In the first year, each cup of Traditional yogurt requires $0.5 worth of milk, and each cup of Greek yogurt uses $0.7 worth of milk. For the second year, the costs of the yogurt per cup are $0.45 and $0.8, respectively.
Sam anticipates that his Traditional yogurt will sell for $4.00 a cup in the first year and for $5.00 in the second year, while his Greek yogurt price remains the same in both years at $6.5 a cup.
Besides the decisions about the amounts of milk purchased in the two years, Sam must make estimates of the sales levels for the two yogurts during the two years. The local yogurt-making association has told him that marketing is the key to success in any yogurt business; generally, demand is directly proportional to the amount of effort spent on marketing. Thus, since Sam cannot afford to do any market research about sales levels due to his lack of capital, He is pondering how much money he should spend to promote each yogurt each year. The yogurt-making association has given him a rule of thumb that relates estimated demand to the amount of money spent on advertising. For instance, they estimate that for each dollar spent in the first year promoting the Traditional yogurt, a demand for seven cups will be created; and for each dollar spent in the second year, a demand for ten cups will result.

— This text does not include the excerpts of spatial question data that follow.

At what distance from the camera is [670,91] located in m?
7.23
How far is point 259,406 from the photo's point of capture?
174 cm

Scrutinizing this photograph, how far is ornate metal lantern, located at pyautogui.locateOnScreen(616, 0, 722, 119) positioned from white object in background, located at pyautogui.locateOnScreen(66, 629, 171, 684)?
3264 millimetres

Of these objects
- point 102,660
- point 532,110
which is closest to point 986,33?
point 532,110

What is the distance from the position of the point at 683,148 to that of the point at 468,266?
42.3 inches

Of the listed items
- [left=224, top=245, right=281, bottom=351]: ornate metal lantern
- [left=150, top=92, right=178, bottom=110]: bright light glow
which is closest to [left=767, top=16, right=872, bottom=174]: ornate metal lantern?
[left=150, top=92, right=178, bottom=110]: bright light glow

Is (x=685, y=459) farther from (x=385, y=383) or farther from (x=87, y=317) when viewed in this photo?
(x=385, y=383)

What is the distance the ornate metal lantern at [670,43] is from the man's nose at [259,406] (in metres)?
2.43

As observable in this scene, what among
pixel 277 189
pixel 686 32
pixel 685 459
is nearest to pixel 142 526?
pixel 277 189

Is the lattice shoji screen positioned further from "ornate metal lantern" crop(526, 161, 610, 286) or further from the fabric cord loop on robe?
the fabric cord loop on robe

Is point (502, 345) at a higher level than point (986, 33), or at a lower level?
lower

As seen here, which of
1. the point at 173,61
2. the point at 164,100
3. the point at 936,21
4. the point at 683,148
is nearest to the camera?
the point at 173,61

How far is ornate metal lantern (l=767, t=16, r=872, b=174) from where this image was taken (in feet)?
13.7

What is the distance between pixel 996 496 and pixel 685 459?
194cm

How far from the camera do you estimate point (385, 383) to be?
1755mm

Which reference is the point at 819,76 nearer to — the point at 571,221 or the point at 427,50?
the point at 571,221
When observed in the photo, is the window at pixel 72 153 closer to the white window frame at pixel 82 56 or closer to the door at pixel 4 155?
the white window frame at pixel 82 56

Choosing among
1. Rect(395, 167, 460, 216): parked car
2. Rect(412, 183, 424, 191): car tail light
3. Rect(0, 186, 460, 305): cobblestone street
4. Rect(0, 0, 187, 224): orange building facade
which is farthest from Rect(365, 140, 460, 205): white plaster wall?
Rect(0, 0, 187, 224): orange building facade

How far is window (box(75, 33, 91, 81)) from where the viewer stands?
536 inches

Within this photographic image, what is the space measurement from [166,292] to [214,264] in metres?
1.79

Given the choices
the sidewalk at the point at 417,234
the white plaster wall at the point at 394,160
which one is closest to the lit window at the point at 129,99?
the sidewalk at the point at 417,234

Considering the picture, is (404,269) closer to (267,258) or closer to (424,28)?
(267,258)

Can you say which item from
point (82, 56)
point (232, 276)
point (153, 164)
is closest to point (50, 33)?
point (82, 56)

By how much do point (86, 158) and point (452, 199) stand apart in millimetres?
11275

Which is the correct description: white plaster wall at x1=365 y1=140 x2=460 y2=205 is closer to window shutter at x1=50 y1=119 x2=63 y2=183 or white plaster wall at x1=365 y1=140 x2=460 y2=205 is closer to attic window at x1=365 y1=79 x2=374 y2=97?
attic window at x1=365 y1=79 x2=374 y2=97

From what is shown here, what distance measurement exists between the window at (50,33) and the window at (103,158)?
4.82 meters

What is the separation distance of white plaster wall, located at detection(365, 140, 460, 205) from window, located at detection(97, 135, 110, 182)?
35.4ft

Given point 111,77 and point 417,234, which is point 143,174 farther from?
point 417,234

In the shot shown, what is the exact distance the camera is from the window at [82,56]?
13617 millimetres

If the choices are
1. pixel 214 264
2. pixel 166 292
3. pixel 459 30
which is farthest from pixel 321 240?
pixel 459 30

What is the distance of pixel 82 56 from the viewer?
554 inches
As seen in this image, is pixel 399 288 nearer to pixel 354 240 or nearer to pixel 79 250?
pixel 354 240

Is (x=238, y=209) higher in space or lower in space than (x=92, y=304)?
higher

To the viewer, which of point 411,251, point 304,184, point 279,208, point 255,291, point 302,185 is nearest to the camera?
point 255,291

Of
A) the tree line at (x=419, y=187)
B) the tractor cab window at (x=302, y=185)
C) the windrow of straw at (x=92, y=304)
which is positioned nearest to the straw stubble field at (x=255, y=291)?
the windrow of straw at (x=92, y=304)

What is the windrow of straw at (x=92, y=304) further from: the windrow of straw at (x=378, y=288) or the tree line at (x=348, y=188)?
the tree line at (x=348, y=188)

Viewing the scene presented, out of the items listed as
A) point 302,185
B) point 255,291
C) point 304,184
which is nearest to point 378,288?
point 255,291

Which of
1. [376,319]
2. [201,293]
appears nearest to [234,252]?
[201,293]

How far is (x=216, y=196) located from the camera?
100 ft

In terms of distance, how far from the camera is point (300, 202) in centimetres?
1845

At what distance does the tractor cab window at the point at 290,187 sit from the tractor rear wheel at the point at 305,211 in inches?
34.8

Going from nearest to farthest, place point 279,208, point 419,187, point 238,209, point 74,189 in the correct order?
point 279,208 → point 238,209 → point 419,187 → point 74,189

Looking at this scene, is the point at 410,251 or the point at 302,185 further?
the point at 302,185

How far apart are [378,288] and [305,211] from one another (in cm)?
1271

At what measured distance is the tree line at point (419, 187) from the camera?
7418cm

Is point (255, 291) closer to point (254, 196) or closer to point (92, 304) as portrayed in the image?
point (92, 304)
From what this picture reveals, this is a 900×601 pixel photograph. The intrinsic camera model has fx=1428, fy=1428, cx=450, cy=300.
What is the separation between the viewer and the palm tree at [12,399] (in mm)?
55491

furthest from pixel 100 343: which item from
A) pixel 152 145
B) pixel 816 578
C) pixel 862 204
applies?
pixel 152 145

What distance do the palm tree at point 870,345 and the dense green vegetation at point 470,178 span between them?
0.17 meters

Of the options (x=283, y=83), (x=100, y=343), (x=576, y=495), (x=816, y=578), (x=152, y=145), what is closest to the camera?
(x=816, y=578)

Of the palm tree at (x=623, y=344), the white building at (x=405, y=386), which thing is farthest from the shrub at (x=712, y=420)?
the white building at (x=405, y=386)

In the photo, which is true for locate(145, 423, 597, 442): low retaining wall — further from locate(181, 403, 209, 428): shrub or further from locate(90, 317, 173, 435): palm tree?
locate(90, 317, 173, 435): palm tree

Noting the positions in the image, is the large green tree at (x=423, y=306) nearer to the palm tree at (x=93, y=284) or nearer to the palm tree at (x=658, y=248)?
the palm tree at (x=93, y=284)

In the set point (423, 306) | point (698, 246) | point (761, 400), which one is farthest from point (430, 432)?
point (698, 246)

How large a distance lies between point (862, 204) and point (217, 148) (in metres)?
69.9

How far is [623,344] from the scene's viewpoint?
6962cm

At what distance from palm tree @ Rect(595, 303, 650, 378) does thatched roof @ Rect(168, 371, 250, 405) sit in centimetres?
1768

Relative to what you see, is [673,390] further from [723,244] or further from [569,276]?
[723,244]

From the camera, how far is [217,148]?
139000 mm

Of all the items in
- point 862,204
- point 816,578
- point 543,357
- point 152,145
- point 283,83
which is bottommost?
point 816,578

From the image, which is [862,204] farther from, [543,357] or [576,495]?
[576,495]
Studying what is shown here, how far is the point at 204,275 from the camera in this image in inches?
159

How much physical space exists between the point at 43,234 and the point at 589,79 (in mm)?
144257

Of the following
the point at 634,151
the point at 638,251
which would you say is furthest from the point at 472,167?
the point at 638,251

Similarly, for each dollar spent on advertising for the Greek yogurt in the first year, up to eight cups can be sold; and for each dollar spent in the second year, up to twelve cups can be sold.
The initial funds for the advertising will come from the $12,000 savings. Assume that the cash earned from yogurt sales in the first year is available in the second year.
A personal concern Sam has is that he maintains a proper balance of yogurt products so that he will be well positioned to expand his marketing capabilities. Thus, in his mind it is important to ensure that the number of cups of Traditional yogurt sold each year falls in the range between 40% and 70% of the overall number of cups sold.
Question: Sam needs help to decide how much milk to buy, how much money to spend on advertising, and how much profit he can expect to earn over the two-year period. Develop a mathematical model and then solve the model to help him.